Once back in the city I either walked up and down the long pedestrian street in front of the hotel or sat at the hotel lounge reading a Frida Kahlo's biography I had brought with me until it was time to board the flight.

The flight landed at Lisbon airport around five in the morning and because I decided to go straight to work had to wait for the Training School premises to be open by six.

Monday, 18 November 2013

Cape Verde, Praia - Plateau and Sucupira - The 12th of November 2013 (morning)

Having got up fairly late I decided to stay around the Plateau area and just wander about like in the previous afternoon, despite having ventured into the bustling of the local market particularly the fish stalls, which were filled with huge chunks of tuna and other fish varieties.

I hanged around for a while talking to the vendors before heading to the belvedere overlooking the Gamboa bay ...

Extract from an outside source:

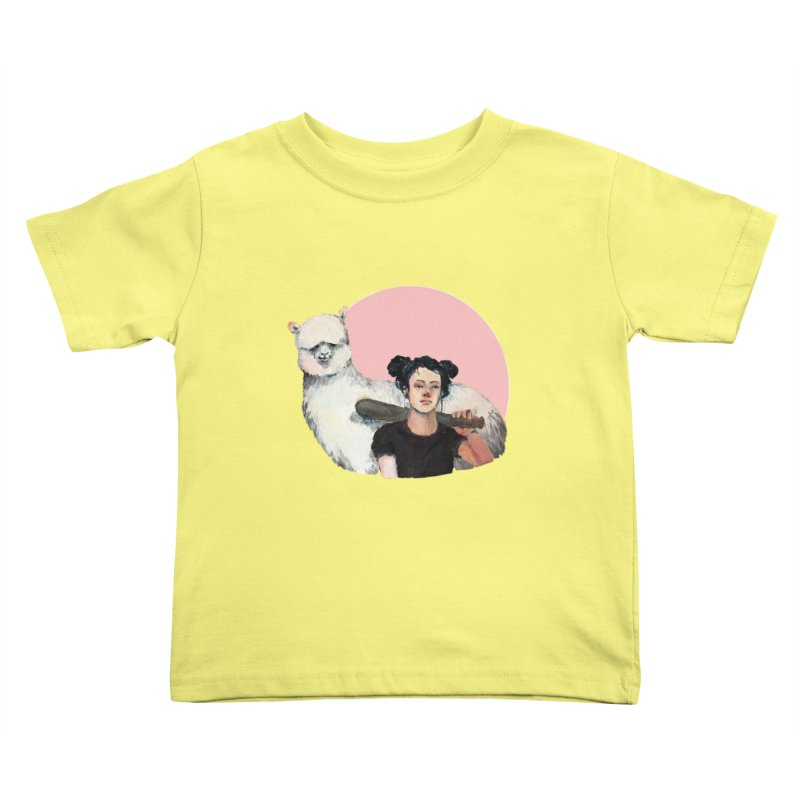 rebecca vollmar partners-in-crime Kids Toddler T-Shirt by Misterdressup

... but as I did I came across some kind of Christian festivity, which I later found out to be the Christening of a few children.  

On the way back from the belvedere I stopped at Sofia's Café and the cosy little square where it is located ...

... before deciding to walk down towards Sucupira once I sighted a new mural from where I was standing. I have always had some sort of strange relationship with vibrant colours ... that inevitably draw my attention. I found some of the paintings fairly interesting apart from the chromatic approach and the fact that some of them dealt with voluntary work and solidarity attracted me even more. I often question myself as to what leads people to volunteering ... and feel that those who don't haven't had the privilege of giving without expecting to get anything in return.

As I decided to walk back up I came across two old buses transformed into street restaurants and had I not already asked for my lunch to be prepared in advance I would have sat down and tried some of the "tasty" stuff they was being cooked and whose smell I could clearly feel in the air.